2.22.2011

CD REVIEW: G. Love "Fixin' To Die"

Fixin' To Die [+digital booklet]When a musician has been making music during a career that spans two decades, it's a challenge to keep the music new, exciting, inventive, and cutting edge. For G. Love, whether with or without his band Special Sauce, he has managed to do it incredibly well, with each subsequent release. He has mastered the art of his own hip hop soul and freestyle blues, dabbling in everything from funk to reggae to folk to blues to jazz to rock. He is truly a jack of all trades when it comes to making music. On his latest, and one of his most complete ideas to date, G. Love goes back to his roots with some dirty, funky acoustic blues. Enlisting the help of new friends, and folk music extraordinaries, the Avett Brothers, G. Love set out to make an album of music that showcased where his love for music comes from, where his musical roots lie, and the fun that can be had with stripped down music and instrumentation. The album's title track is among the album's best, and being that it is a cover of an obscure blues classic, it's only fitting that G. makes it great. He also take the Paul Simon classic "50 Ways To Leave Your Lover" and smothers it with some funky blues as well, breathing new life into an already awesome song.
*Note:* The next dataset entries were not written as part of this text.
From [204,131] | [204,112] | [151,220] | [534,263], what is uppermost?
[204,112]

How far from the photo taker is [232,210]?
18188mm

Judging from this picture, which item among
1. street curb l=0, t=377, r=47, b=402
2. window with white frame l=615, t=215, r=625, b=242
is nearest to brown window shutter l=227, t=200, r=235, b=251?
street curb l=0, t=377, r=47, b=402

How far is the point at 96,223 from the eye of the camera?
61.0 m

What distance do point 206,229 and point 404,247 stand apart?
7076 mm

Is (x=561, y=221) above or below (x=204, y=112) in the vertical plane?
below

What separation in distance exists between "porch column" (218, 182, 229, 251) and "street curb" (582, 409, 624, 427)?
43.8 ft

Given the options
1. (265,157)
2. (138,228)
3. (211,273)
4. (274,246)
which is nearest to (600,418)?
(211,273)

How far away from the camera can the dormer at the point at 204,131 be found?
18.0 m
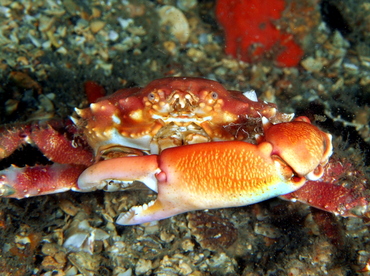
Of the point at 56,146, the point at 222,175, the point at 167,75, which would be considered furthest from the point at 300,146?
the point at 167,75

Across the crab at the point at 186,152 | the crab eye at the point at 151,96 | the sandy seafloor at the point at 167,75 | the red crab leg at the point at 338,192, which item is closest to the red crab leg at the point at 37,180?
the crab at the point at 186,152

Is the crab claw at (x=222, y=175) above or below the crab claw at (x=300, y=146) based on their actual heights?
below

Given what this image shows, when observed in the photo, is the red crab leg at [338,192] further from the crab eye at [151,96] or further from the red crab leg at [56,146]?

His originals, both old and new, are some of his lyrical best at their simplest and most complex. "Just Fine" is a G. Love classic and "Milk & Sugar" is sure to become a funky live staple for G. Love & Special Sauce on the road. He resurrects his own "Ma Mere," a song about his grandmother, giving it the treatment and audience it deserves. G. lets the Avett boys have a little lead vocal time as well on the track "You've Got To Die" which not only shows off how fun this album is, but also how much fun was had while G. Love and the Avett Brothers made the album. To have two powerhouse performers, both in the studio and live on stage, collaborate on an album together is always one for the ages, and while this is very much a G. Love album, the sound, the energy, and the performance is accentuated by the Avett Brothers. Now all that's left is for the two bands to share the stage as a supergroup and together, bring this album (which sure to be one of the year's best) as well as their own previous recordings to the masses.